Below are some records. Return exactly the lines from the one containing "Answer (YES/NO): NO" through the one containing "They tested three", both included, and only those.

[Opening Extracted entries section]

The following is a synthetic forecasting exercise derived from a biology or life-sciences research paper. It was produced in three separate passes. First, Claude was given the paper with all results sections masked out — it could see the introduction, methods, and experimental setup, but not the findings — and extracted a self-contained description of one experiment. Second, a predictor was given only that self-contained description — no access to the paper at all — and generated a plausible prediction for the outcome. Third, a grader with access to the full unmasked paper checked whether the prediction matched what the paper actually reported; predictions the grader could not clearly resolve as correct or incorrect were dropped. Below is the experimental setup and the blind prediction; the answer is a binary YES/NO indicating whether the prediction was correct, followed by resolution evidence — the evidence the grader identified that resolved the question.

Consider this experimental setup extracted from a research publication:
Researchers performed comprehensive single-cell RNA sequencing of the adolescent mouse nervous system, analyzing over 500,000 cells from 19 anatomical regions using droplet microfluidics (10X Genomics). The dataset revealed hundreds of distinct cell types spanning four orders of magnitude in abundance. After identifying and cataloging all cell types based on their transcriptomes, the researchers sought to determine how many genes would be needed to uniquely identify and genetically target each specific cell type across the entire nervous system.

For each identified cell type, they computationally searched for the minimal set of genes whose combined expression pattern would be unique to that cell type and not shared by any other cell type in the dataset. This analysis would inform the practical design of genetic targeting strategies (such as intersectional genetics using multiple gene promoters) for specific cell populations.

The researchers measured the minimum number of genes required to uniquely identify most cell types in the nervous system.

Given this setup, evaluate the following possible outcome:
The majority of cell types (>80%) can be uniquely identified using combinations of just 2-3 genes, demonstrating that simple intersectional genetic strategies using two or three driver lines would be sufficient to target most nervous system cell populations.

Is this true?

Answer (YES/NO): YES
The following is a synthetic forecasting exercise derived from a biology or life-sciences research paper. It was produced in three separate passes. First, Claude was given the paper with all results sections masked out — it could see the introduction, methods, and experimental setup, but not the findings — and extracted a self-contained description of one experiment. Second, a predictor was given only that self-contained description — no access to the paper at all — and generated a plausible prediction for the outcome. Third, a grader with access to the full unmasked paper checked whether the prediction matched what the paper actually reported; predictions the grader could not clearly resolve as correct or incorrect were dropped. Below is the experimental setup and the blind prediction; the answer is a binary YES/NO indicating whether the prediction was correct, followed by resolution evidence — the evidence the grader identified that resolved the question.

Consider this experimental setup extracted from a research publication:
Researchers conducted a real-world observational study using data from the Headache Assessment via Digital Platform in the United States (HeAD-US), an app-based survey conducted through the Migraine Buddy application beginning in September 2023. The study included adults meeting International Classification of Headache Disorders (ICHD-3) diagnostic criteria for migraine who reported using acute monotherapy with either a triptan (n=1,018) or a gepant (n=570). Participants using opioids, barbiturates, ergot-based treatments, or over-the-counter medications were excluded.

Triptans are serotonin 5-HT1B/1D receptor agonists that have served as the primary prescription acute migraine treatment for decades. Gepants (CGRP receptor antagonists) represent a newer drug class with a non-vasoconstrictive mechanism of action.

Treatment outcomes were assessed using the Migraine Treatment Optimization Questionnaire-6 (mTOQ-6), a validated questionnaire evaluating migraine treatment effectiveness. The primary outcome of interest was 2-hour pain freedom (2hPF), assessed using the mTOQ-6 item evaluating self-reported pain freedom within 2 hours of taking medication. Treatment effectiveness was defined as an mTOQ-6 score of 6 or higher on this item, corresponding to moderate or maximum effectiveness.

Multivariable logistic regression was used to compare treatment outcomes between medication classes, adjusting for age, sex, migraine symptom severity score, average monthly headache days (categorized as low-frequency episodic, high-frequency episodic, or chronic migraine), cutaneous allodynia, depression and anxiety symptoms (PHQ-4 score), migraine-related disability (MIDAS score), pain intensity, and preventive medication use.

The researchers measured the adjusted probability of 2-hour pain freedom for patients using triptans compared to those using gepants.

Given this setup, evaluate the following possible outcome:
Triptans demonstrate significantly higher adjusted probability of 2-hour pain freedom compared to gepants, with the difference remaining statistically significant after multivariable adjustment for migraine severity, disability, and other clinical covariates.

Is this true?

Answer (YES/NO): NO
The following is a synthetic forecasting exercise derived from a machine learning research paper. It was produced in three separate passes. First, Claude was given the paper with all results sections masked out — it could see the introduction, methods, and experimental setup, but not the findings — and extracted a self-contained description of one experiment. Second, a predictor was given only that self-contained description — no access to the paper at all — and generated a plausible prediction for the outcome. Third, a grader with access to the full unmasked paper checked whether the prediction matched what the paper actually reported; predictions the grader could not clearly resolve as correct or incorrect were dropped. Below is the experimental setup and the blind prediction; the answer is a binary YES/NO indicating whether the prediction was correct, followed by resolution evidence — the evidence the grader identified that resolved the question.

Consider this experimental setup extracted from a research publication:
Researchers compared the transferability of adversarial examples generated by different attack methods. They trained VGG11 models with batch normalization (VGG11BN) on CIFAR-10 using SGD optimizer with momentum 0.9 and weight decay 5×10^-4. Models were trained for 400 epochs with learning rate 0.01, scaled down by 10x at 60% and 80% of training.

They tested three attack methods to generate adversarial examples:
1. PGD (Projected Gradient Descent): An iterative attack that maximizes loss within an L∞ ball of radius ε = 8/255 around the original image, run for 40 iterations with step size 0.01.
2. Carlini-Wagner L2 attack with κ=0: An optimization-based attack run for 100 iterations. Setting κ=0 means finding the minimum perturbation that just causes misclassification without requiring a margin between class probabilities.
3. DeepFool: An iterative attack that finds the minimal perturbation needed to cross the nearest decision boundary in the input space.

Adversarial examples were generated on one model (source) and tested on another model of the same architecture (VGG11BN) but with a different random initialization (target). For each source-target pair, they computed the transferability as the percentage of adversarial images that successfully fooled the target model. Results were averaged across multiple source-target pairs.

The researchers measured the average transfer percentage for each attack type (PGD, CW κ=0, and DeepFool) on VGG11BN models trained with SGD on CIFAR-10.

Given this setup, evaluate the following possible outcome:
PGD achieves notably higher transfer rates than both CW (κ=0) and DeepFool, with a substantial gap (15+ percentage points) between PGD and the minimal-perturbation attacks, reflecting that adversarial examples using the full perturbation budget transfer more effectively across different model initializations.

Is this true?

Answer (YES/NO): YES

[Closing Extracted entries section]

Written solution —
Answer (YES/NO): NO
The following is a synthetic forecasting exercise derived from a machine learning research paper. It was produced in three separate passes. First, Claude was given the paper with all results sections masked out — it could see the introduction, methods, and experimental setup, but not the findings — and extracted a self-contained description of one experiment. Second, a predictor was given only that self-contained description — no access to the paper at all — and generated a plausible prediction for the outcome. Third, a grader with access to the full unmasked paper checked whether the prediction matched what the paper actually reported; predictions the grader could not clearly resolve as correct or incorrect were dropped. Below is the experimental setup and the blind prediction; the answer is a binary YES/NO indicating whether the prediction was correct, followed by resolution evidence — the evidence the grader identified that resolved the question.

Consider this experimental setup extracted from a research publication:
Researchers compared the transferability of adversarial examples generated by different attack methods. They trained VGG11 models with batch normalization (VGG11BN) on CIFAR-10 using SGD optimizer with momentum 0.9 and weight decay 5×10^-4. Models were trained for 400 epochs with learning rate 0.01, scaled down by 10x at 60% and 80% of training.

They tested three attack methods to generate adversarial examples:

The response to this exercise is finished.